| Objective A |
From the development roadmap, output the passage starting with "[ ] should_skip_action()" and going on through "(no append-semantics yet)", without any changes.
| Objective B |
Answer these questions using the development roadmap, one answer per line with matching marks.
(i) On what date was the roadmap last updated?
(ii) What does commit b9c9c81 cover?
(iii) What is the title of Commit 0.3.3?
| Objective C |
Decide whether each statement agrees with the development roadmap. Answer yes or no and quote the words that settle it.
(i) The Action Registry uses an auto-discovery plugin system.
(ii) The planned skip logic will handle append-semantics files.
(iii) The target release is 1.0 Production Workflow.

| Article |
::::::

CausalIQ Workflow - Development Roadmap

Last updated: November 20, 2025
Current release: CLI Implementation Complete

🎯 Current Status

**✅ COMPLETED: Release 0.3 - Basic CLI

Latest commit: 36b16d8 feat: implement CLI with real-time workflow execution feedback

Current Capabilities:

Complete command-line interface: causaliq-workflow run [--dry-run] <workflow>
Real-time workflow execution with step-by-step feedback
Action registry with plugin architecture
100% test coverage (471/471 lines) with full quality compliance
Working end-to-end execution from YAML configuration

Next Release: 0.4 Enahnced Workflow
Target: 1.0 Production Workflow

✅ Completed Implementation

See Git commit history for detailed implementation progress

Key Commits:

ce41487 - Action registry with auto-discovery plugin system
302b70a - WorkflowExecutor with YAML parsing and matrix expansion
a2c01da - Action framework with dummy structure learner
b9c9c81 - Schema validation using JSON Schema
36b16d8 - CLI with real-time workflow execution feedback

Current Architecture:

📋 CLI: causaliq-workflow run [--dry-run] <workflow>
🔌 Action Registry: Auto-discovery plugin system
⚙️ WorkflowExecutor: YAML parsing, matrix expansion, step execution
📊 Schema Validation: JSON Schema with error reporting
🧩 Testing: 100% coverage, 201 tests passing

🛣️ Upcoming Implementation

Release 0.3: Enhanced Workflow

Key Deliverables: Conservative execution and dry-run capability

Commit 0.3.1: Basic Task Logging Infrastructure

[ ] log_task() method - Implement formatted message output with status/runtime/files
[ ] Message formatting - Standardized format: timestamp, action, status, description
[ ] Comprehensive testing - All status types with various input/output scenarios

Commit 0.3.2: Action Output File Interface

[ ] get_output_files() method - Add to Action base class for file discovery
[ ] Default implementation - Empty list for actions without specific outputs
[ ] Test integration - Implement in test actions for validation

Commit 0.3.3: FileManager Foundation

[ ] FileManager class - File existence and comparison utilities
[ ] Traditional file logic - Basic exists/missing detection for replace-semantics files
[ ] Isolated testing - File operations without workflow integration

Commit 0.3.4: Skip Logic Implementation

[ ] should_skip_action() method - Determine if action can skip based on existing outputs
[ ] Traditional files only - Skip logic for replace-semantics files (no append-semantics yet)

::::::

| Material provided |
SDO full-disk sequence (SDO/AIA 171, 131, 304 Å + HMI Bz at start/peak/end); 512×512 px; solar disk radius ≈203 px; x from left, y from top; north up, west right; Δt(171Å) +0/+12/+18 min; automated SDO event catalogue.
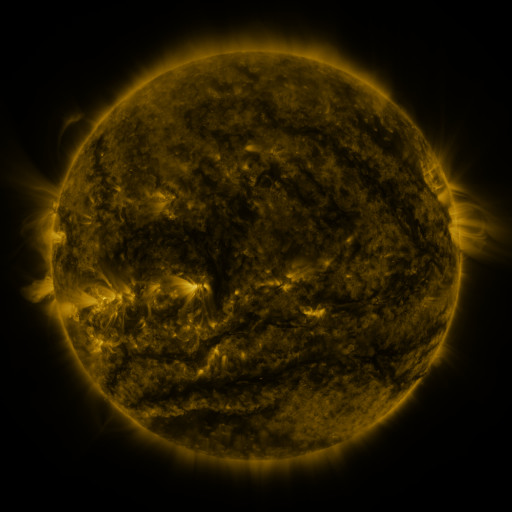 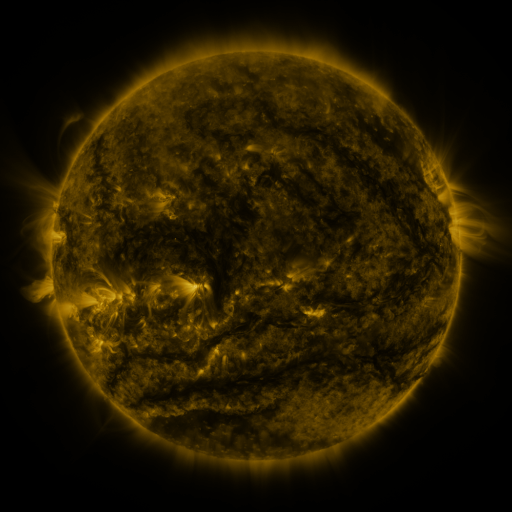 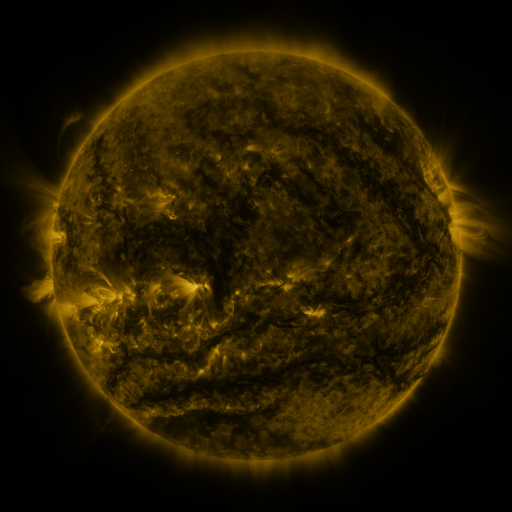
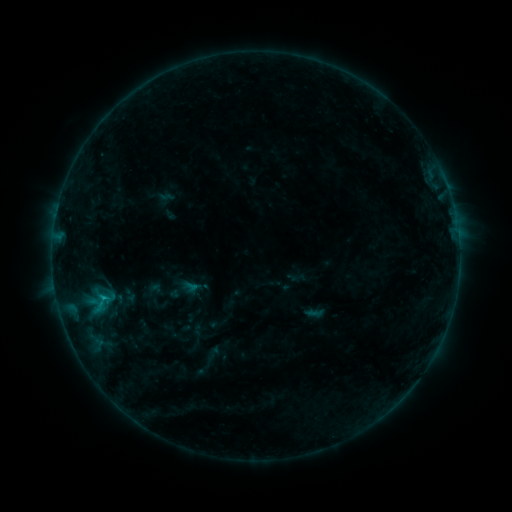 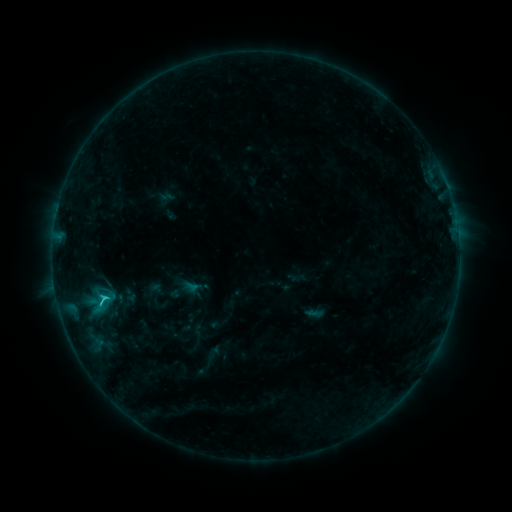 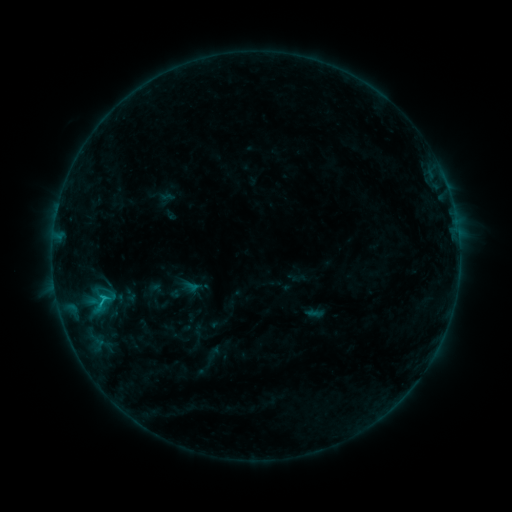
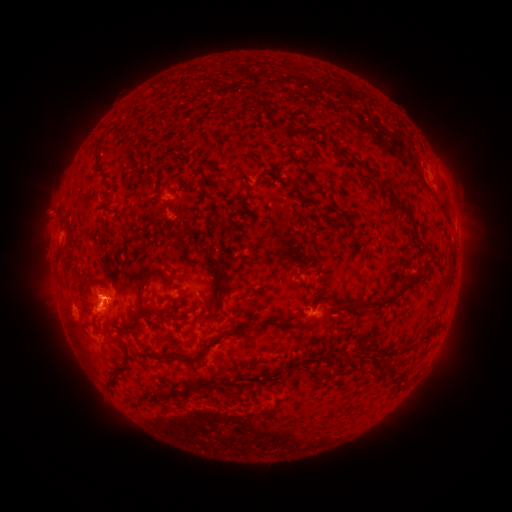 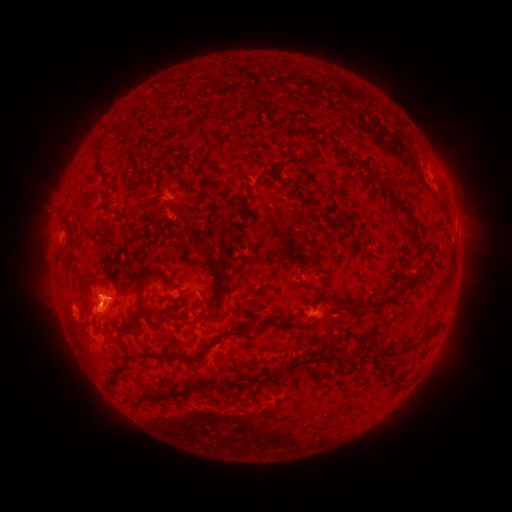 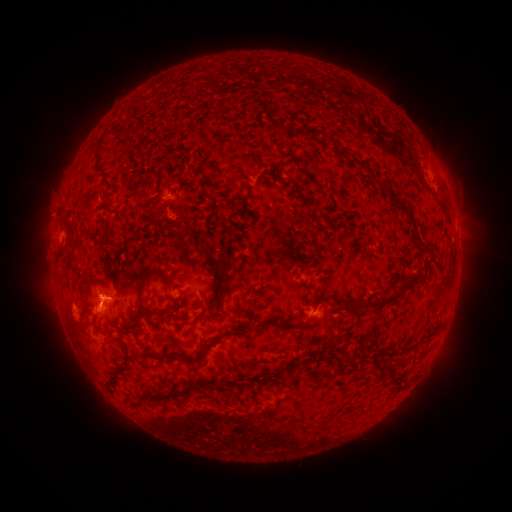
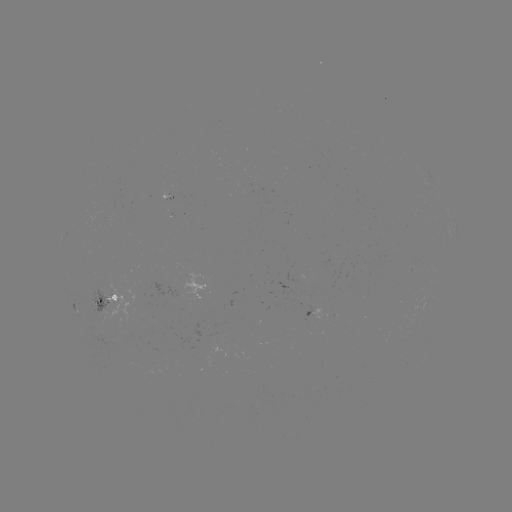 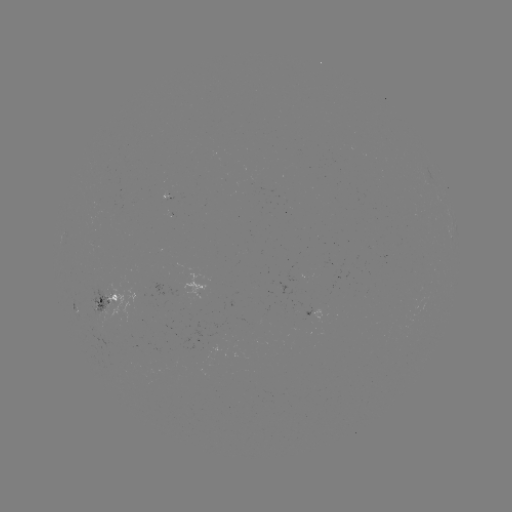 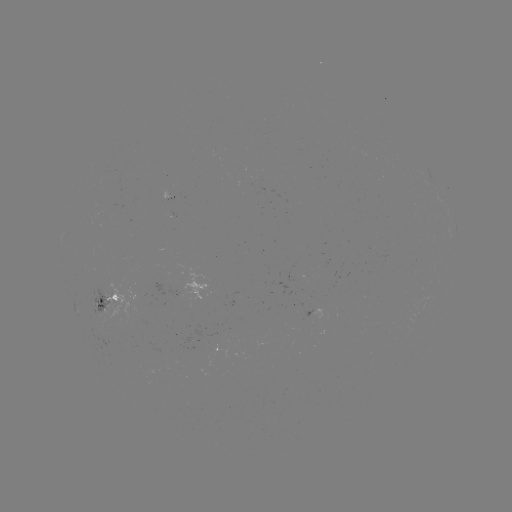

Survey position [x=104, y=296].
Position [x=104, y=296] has C1.2 flare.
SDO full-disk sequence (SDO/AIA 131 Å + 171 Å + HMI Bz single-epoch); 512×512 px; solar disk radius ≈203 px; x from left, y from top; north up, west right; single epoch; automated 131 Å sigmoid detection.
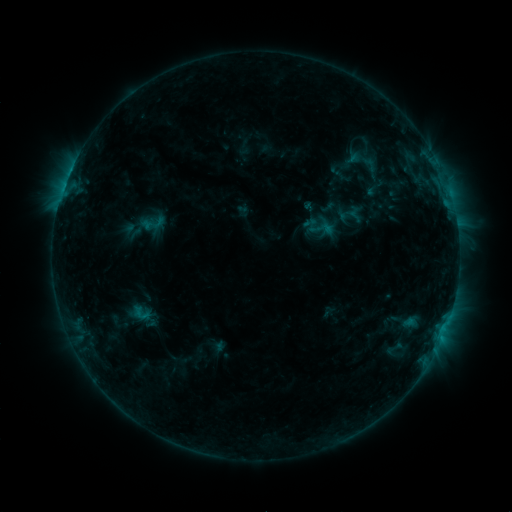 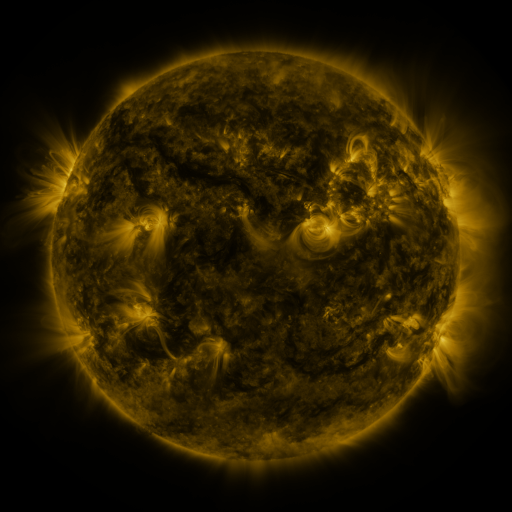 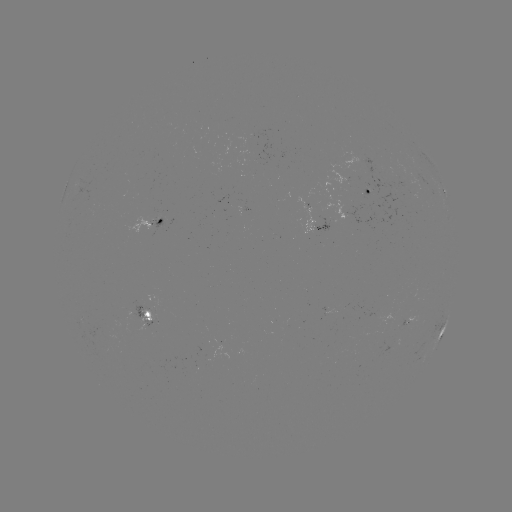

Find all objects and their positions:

::::::

| Worked solution A |
[ ] should_skip_action() method - Determine if action can skip based on existing outputs
[ ] Traditional files only - Skip logic for replace-semantics files (no append-semantics yet)

| Worked solution B |
(i) November 20, 2025
(ii) Schema validation using JSON Schema
(iii) FileManager Foundation

| Worked solution C |
(i) Yes: "Action Registry: Auto-discovery plugin system"
(ii) No: "Skip logic for replace-semantics files (no append-semantics yet)"
(iii) Yes: "Target: 1.0 Production Workflow"